Sunday, December 28, 2014

Things Look Bad Because They Are Bad

“It is a predisposition of human nature to consider an unpleasant idea untrue, and then it is easy to find arguments against it.” - Sigmund Freud

I started blogging way back because of an epiphany handed to me by an employee of Foster's Group. That concept was the Johari window, and without rehashing too much, the Johari window has four panes. Things known to the self but not to others, things known to the self and to others, things unknown to both self and others and most relevantly things unknown to the self but known to others.

This last pane is referred to as our blindspot. It is where we are all most vulnerable. Crucially its contents are almost impossible to perceive ourselves, it is literally a blind spot of self knowledge. It exists though, I am convinced. By second order thinking at least.

How to tap into it? It's tricky, what you need to do is actually listen and entertain that what is being said about you may be truer than what you believe about yourself.

In the above case of divergent tales of shoplifters, you could attack and deny that this is about race. Firstly you could suspect selection bias is going on. Somebody has taken a particularly bad case of injustice involving an African American woman, and then taken a particularly bad case of injustice (in the opposite direction) involving a white woman and created a quite extreme contrast.

So you just google 'white woman shot for shoplifting' and look for all the ignored cases where a white woman has been gunned down after an initial suspicion of shoplifting. And you get nothing. Well you get a parody piece about Winona Ryder getting shot in an alternative universe LA. But it didn't happen, it never happens.

You could then argue it's a class divide not a race divide. Not a good argument because you are saying that stealing tens of dollars worth of Wal Mart merchandise is apparently mandate for being executed in front of your children where $1,600 is an appearance in court for a reprimand and (probably) a fine.

But again, you'd expect Wal Mart customers to get shot more often, and you would expect that a white woman would have been shot by a mall cop in that case. Australia is like 90% white, and catching the 109 tram along it's junkie stretch exposes one to plenty of mighty hostile white women. I know they exist, I know they have altercations with police, I know they generally only get shot when they charge an officer with a knife.
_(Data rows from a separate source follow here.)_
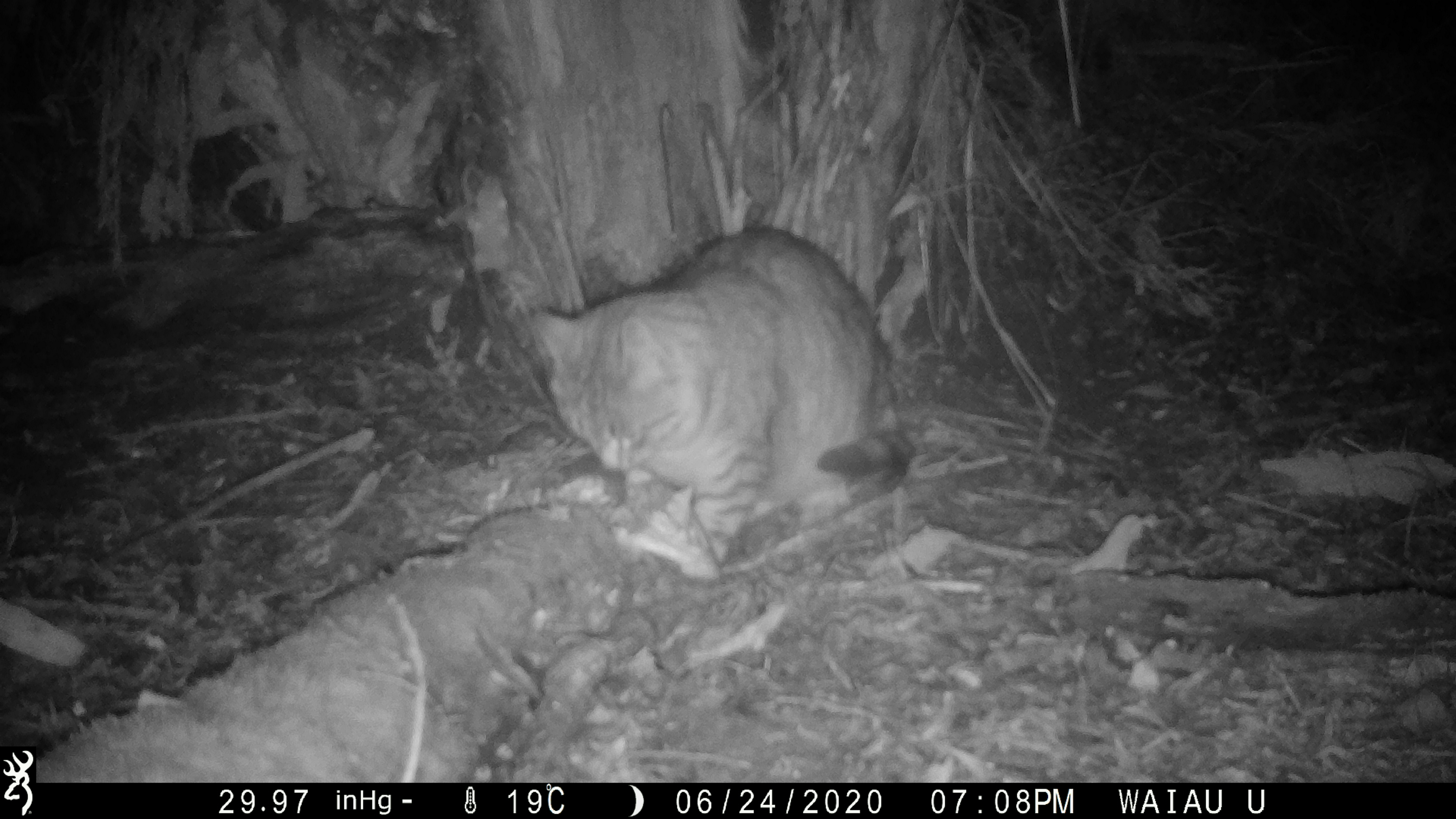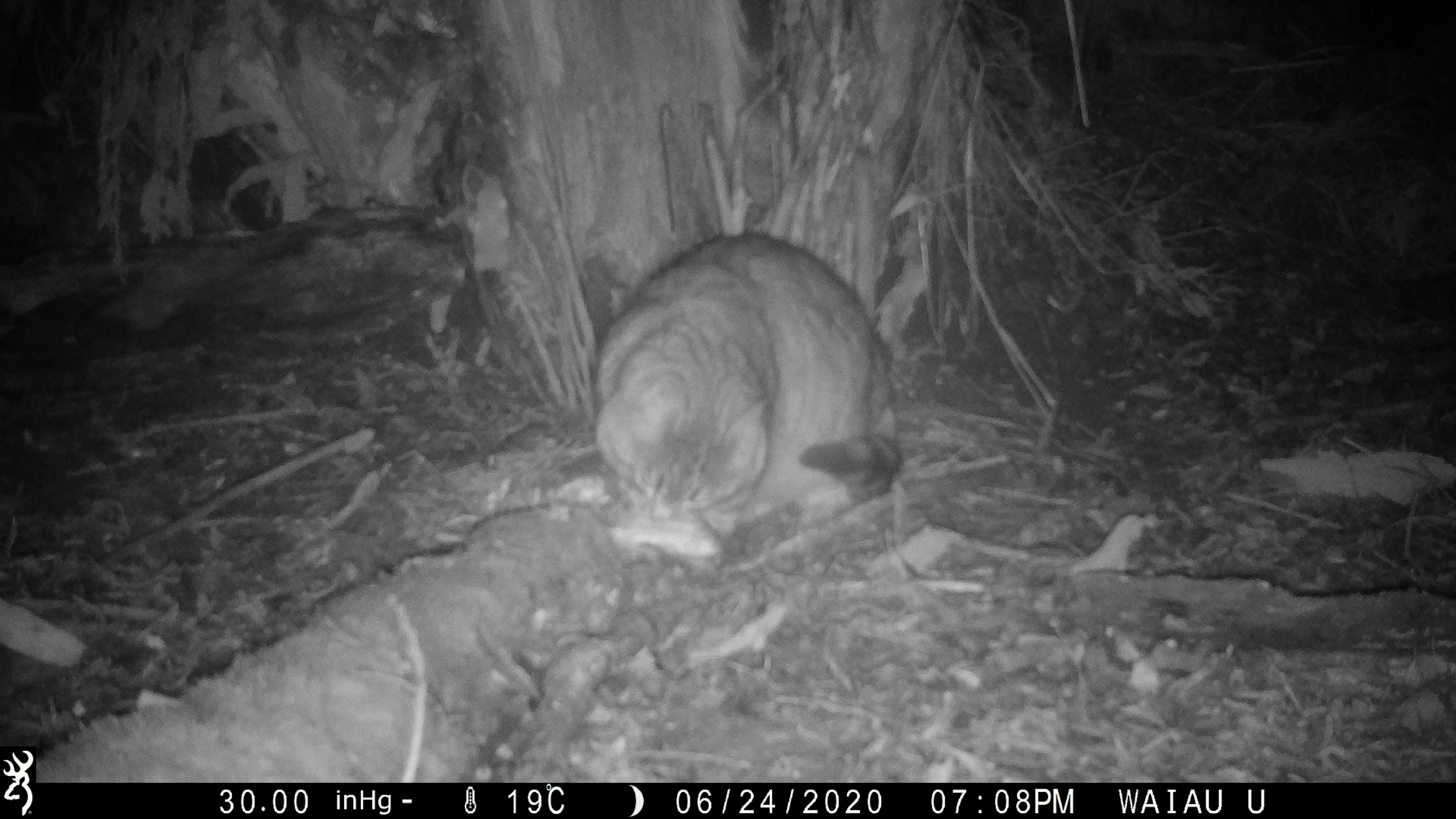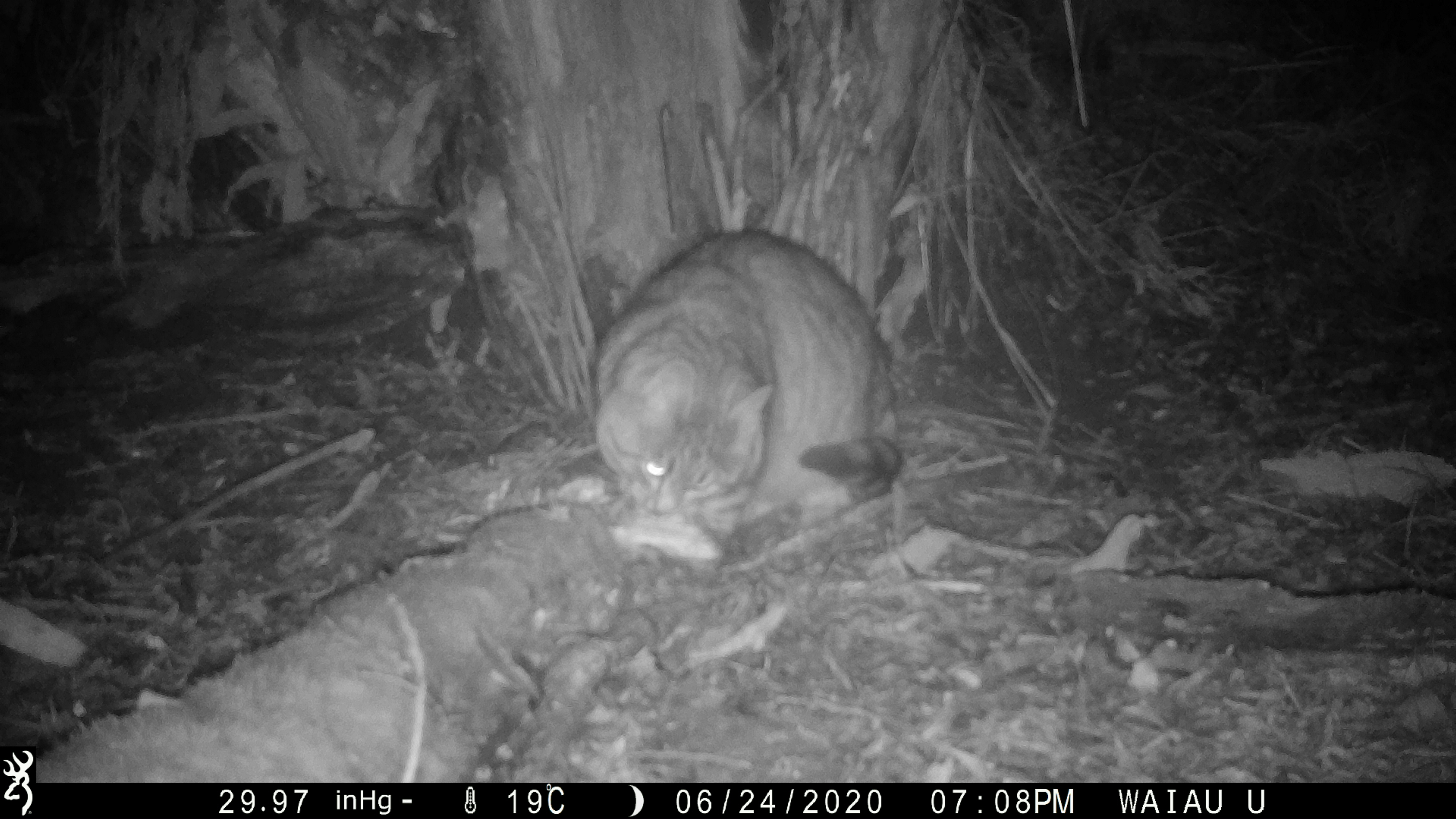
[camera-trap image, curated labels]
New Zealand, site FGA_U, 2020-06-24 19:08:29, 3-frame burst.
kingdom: Animalia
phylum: Chordata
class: Mammalia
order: Carnivora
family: Felidae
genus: Felis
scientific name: Felis catus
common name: domestic cat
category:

Do you see what I'm doing though? I'm raising those arguments against an unpleasant truth as Freud said was done so easily and dismissing them. As if they have to be argued. And they kind of do, because it's very unpleasant to admit that you are a part of institutionalised racism.

Because I suspect, it doesn't feel like you are. This off duty cop moonlighting as Wal Mart security was performing his job, a woman was suspected of shoplifting so he chased her down in his car. They had an altercation that was presumably hostile enough (in the manners sense) to escalate. And he pulled out his gun and shot the lady.

To him I would guess (and being charitable) having never identified as racist, this seemed like an isolated incident where the victim happened to be black.

Here's where it is hard to see your blind spot. If it was circumstantial, an isolated and unfortunate event, and everyone believed that, then he would get thrown under the bus. Scapegoated for appearances sake. Why? Because the officers around him, above him would be thinking 'that guy was unlucky.' not 'that could easily have been me, I can relate to that situation.'

The legal system is protecting these officers, because they need for some reason to protect the ability to kill African Americans so that officers can carry out their jobs. So that officers will continue to work.

It seems nobody in authority can come out and say 'Coast to coast it is absolutely unacceptable that any citizen be killed as the result of a verbal altercation over a suspected minor misdemeanor. Or a verbal altercation period.' You could say this, because it's true. This would then force the police that really care about getting a pass for doing this to take up a position that would quickly and transparently be overtly racist.

This, thusly, is my only tip, and probably the only real thing you can take away from it. We are what we do. Not what we think. If things look bad, it's because they are. The tricky thing is, that if what you are being told contradicts your subjective reality, you need to realise that you are living in everyone else's subjective reality too. And that might give you a picture of what objective reality actually is.